### Job:
Count the lines in the entries below that contain the word "scene", and give only that number.
— begin Material supplied —
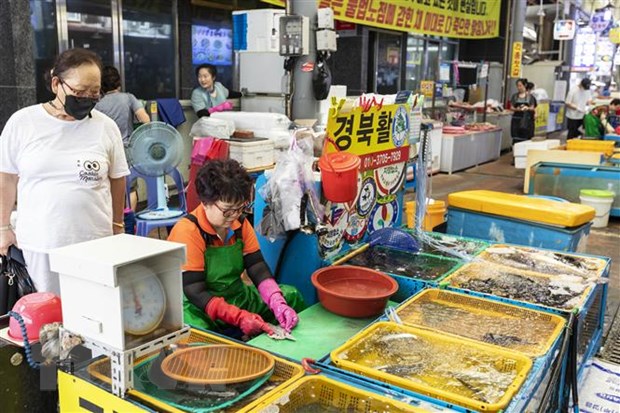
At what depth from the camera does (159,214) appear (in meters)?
4.82

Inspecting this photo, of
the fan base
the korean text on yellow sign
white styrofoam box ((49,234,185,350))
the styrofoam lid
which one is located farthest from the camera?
the styrofoam lid

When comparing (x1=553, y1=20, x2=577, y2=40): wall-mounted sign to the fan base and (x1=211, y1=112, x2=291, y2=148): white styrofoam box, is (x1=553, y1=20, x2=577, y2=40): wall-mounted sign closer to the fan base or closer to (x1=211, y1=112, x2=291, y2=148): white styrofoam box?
(x1=211, y1=112, x2=291, y2=148): white styrofoam box

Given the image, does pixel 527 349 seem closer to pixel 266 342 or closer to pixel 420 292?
pixel 420 292

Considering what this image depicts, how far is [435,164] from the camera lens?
10359 millimetres

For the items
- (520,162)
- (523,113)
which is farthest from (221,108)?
(523,113)

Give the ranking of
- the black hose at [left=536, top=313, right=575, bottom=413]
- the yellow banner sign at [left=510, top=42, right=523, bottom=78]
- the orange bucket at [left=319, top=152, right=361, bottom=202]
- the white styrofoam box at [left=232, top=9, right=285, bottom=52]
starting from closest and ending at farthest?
the black hose at [left=536, top=313, right=575, bottom=413]
the orange bucket at [left=319, top=152, right=361, bottom=202]
the white styrofoam box at [left=232, top=9, right=285, bottom=52]
the yellow banner sign at [left=510, top=42, right=523, bottom=78]

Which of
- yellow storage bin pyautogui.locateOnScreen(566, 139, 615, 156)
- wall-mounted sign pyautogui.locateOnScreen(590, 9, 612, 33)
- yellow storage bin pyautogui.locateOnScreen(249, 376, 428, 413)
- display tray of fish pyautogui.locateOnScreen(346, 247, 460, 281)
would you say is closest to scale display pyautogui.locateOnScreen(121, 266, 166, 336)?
yellow storage bin pyautogui.locateOnScreen(249, 376, 428, 413)

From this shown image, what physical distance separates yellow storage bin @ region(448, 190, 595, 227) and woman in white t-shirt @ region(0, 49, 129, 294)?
112 inches

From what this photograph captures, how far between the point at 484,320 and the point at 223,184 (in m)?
1.27

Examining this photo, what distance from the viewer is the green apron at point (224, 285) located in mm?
2521

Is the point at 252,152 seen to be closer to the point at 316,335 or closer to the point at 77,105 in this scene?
the point at 77,105

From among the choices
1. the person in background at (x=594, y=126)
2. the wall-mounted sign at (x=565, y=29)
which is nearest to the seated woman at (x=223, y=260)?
the person in background at (x=594, y=126)

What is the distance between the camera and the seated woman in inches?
94.5

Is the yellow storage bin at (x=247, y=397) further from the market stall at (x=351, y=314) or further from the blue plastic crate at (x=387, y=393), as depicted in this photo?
the blue plastic crate at (x=387, y=393)
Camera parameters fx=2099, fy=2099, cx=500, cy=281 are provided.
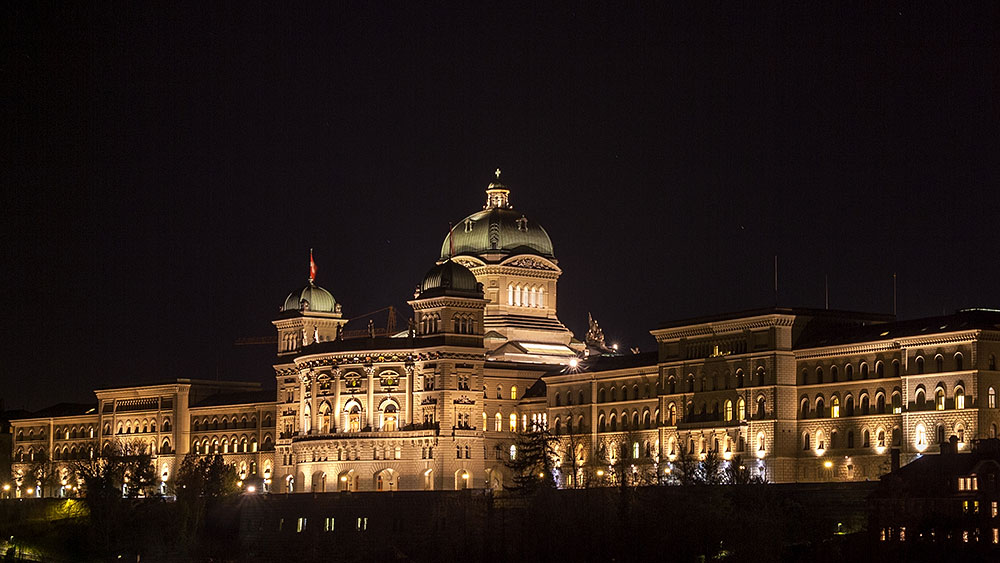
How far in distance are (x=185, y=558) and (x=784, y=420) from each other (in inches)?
1753

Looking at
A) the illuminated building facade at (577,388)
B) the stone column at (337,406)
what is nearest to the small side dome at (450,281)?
the illuminated building facade at (577,388)

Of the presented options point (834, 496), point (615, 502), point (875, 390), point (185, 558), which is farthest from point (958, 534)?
point (185, 558)

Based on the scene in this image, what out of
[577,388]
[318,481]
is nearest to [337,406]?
[318,481]

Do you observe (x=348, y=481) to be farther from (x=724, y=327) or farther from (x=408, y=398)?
(x=724, y=327)

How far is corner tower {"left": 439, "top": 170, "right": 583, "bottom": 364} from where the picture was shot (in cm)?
19212

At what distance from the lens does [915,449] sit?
456ft

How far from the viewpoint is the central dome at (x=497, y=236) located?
19388 cm

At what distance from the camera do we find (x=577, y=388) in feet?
586

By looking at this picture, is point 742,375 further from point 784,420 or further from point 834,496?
point 834,496

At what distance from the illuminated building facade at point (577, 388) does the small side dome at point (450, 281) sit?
0.17 meters

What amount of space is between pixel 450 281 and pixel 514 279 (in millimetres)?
15767

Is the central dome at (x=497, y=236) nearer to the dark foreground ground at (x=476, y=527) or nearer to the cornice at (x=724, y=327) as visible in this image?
the cornice at (x=724, y=327)

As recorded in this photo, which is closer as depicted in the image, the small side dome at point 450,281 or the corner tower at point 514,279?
the small side dome at point 450,281

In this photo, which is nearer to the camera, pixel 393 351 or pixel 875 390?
pixel 875 390
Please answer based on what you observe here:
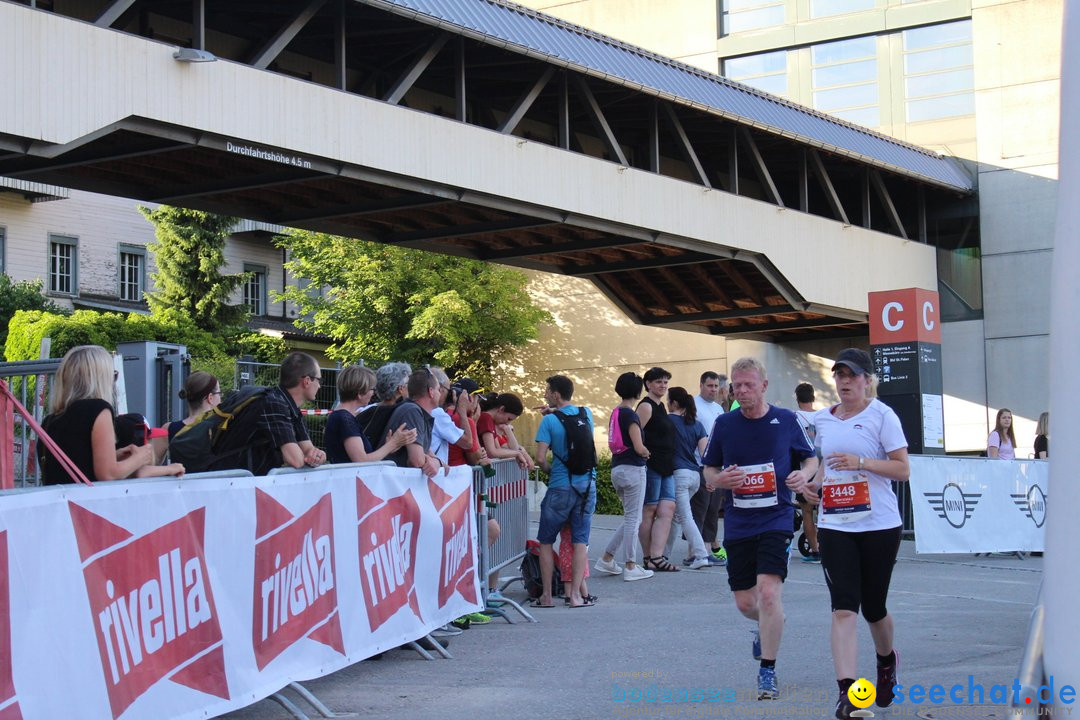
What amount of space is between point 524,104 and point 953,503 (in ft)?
32.2

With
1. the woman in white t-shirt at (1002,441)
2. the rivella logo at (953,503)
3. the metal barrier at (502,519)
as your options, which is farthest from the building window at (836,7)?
the metal barrier at (502,519)

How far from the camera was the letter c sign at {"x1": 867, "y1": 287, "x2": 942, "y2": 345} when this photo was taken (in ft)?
67.7

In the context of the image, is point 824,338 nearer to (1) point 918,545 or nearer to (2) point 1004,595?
(1) point 918,545

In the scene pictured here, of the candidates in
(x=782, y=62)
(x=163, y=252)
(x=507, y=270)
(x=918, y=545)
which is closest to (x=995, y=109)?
(x=782, y=62)

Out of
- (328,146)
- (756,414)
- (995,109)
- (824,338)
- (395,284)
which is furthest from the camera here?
(395,284)

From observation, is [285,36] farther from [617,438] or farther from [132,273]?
[132,273]

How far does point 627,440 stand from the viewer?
43.6ft

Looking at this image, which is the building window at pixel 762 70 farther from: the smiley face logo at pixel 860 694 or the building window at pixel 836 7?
the smiley face logo at pixel 860 694

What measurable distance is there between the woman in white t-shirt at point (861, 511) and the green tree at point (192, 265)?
38430 mm

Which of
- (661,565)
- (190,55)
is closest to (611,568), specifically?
(661,565)

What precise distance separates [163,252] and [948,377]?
2567cm

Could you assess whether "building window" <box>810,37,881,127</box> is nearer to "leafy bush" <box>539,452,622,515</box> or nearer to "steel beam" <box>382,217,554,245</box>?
"leafy bush" <box>539,452,622,515</box>

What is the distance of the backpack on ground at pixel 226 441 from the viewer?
8109mm

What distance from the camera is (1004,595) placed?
41.8ft
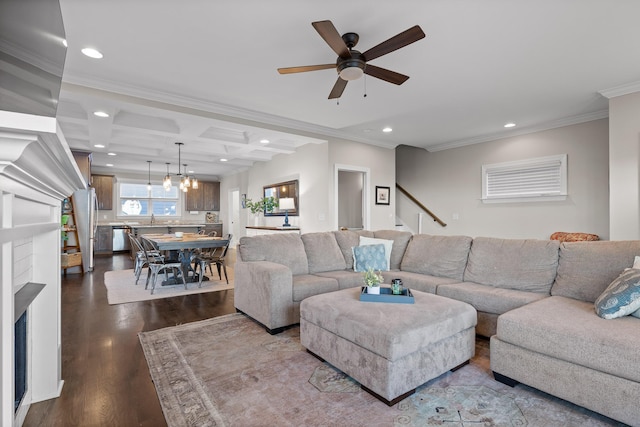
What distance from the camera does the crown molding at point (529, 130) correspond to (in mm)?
4632

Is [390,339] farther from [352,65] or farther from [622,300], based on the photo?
[352,65]

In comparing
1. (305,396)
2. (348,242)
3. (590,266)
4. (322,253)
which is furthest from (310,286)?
(590,266)

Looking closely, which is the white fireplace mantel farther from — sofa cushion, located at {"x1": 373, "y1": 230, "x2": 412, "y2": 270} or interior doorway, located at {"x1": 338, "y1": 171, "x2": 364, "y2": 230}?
interior doorway, located at {"x1": 338, "y1": 171, "x2": 364, "y2": 230}

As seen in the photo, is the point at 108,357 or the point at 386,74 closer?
the point at 108,357

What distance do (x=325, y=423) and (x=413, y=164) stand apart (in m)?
6.57

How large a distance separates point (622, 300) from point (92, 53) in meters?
4.45

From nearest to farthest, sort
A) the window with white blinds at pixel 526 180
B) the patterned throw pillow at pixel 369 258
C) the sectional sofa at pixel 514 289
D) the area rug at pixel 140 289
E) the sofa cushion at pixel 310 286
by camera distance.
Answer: the sectional sofa at pixel 514 289, the sofa cushion at pixel 310 286, the patterned throw pillow at pixel 369 258, the area rug at pixel 140 289, the window with white blinds at pixel 526 180

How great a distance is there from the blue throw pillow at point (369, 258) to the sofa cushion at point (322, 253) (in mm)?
198

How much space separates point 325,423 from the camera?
1.64m

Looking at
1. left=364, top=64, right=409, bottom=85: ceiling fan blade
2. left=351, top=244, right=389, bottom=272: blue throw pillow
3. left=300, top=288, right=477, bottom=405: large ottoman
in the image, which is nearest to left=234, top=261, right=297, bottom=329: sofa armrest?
left=300, top=288, right=477, bottom=405: large ottoman

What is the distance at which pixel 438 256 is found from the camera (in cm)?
347

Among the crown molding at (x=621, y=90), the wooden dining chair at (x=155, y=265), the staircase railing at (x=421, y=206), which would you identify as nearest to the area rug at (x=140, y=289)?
the wooden dining chair at (x=155, y=265)

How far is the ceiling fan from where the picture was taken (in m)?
2.16

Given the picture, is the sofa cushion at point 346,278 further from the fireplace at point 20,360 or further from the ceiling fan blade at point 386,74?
the fireplace at point 20,360
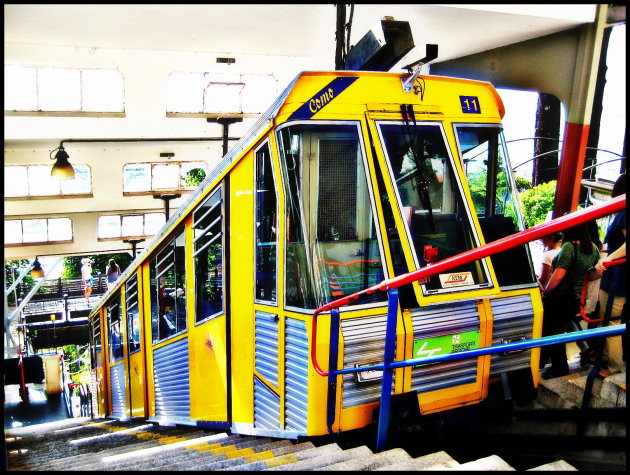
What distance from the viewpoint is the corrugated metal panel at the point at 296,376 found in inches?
143

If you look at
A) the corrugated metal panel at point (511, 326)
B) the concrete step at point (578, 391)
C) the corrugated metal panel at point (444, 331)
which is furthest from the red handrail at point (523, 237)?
the concrete step at point (578, 391)

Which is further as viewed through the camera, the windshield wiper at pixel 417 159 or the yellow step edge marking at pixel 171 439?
the yellow step edge marking at pixel 171 439

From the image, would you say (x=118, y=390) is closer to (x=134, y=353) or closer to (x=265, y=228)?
(x=134, y=353)

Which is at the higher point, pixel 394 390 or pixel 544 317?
pixel 544 317

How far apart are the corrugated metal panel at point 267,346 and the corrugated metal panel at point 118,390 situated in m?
4.99

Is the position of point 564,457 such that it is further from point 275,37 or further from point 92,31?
point 92,31

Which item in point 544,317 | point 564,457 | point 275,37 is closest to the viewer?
point 564,457

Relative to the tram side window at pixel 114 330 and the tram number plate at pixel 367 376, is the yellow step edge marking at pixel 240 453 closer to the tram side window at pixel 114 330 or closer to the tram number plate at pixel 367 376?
the tram number plate at pixel 367 376

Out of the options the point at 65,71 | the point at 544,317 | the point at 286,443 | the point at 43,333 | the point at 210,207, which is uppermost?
the point at 65,71

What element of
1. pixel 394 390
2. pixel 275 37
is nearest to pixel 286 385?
pixel 394 390

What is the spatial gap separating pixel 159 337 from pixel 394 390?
11.6ft

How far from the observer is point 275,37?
6.76 metres

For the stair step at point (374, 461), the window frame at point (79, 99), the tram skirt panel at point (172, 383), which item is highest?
the window frame at point (79, 99)

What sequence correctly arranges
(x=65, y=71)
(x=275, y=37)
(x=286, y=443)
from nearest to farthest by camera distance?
(x=286, y=443) → (x=275, y=37) → (x=65, y=71)
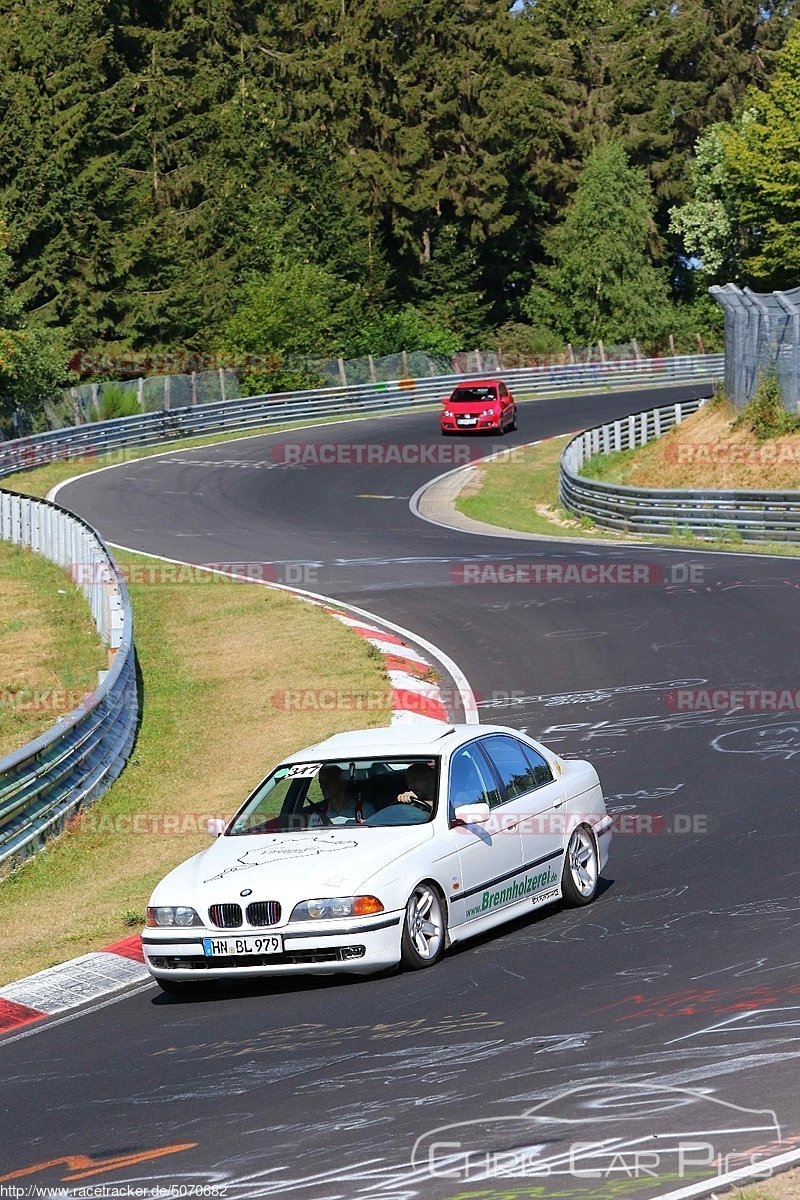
— end Material supplied —
### Answer:
3